Le silence et moi

Chaque fois que je lis quelque chose de semblable, je réagis. Ça me hérisse!

Il y a bien sûr le « Qui ne dit mot, consent ». Adage avec lequel je suis bien d’accord.

Il y a mon expérience personnelle qui m’amène à dire que oui, parfois il est mieux de se taire. Mais très souvent, il est mieux de dire, s’exprimer, ne pas se laisser faire, ne pas endurer. Faire savoir qu’on en a marre. Qu’on ne vivra plus ce type de situation, que ce soit dans la famille, au travail, dans notre couple ou même avec nos amis.

J’ai eu à m’exprimer, ou à me défendre par la parole plus souvent qu’autrement. On m’a dit souvent (autant mon père biologique, que l’un de mes conjoints) de me la fermer, de m’étouffer. Autant on le disait à ma mère, autant on me l’a dit à moi. On me muselait en m’exprimant clairement que je n’avais rien d »intéressant à dire et que ce que je pouvais penser, dire ou faire n’intéressait personne!

Et puis, au travail, il m’a fallu parler, me défendre contre une patronne car elle abusait de son pouvoir par jalousie envers moi. Je la dérangeais: j’étais instruite, intelligente, je prenais de la place; dans son univers, dans son for intérieur, c’était comme lui enlever du pouvoir ou en tout cas, c’était quelque chose qu’elle jugeait inapproprié chez une subalterne.
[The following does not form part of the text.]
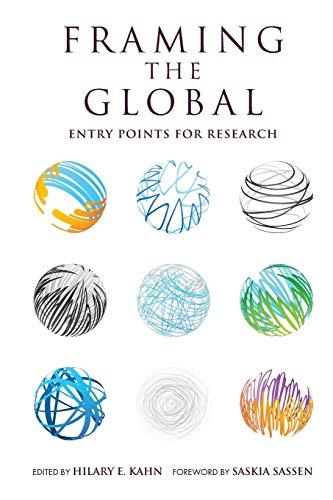 Framing the Global By Hilary E. Kahn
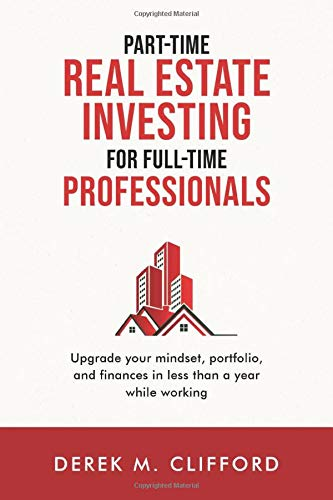 Real Estate Investing Books! - Part-time Real Estate Investing for Full-time Professionals: Upgrade your mindset, portfolio and finances in less than a year while working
J’ai réglé le cas en allant voir mon délégué syndical et en montant un grief contre elle. Lequel s’est réglé à mon avantage, hors cour.

Cependant, peu importe la situation, quand je cesse d’établir un dialogue, quand je me tais la prochaine étape c’est: je suis partie, je ne suis plus là. Au minimum mon silence veut dire que ça va très mal mais, pas pour moi.

Prenez quelques minutes pour lire ce lien

Par contre, je comprends que pour certaines personnes, il vaut mieux se taire. Je les comprends parce qu’il arrive que rompre le silence peut nuire, être même dangereux. D’ailleurs, il vaut mieux choisir ses batailles.

Quoiqu’en procédant ainsi, l’entourage du silencieux ne peut savoir ce qu’il ressent, ce qu’il pense de telle ou telle situation. Ce type de silence mène à une incompréhension, des malentendus et des préjugés qui peuvent mettre un terme à une relation plus souvent qu’autrement. Sans compter que pour celui qui le choisit à tort, il mène à internaliser ses émotions et finit parfois par développer chez le silencieux des maladies physiques et même mentales.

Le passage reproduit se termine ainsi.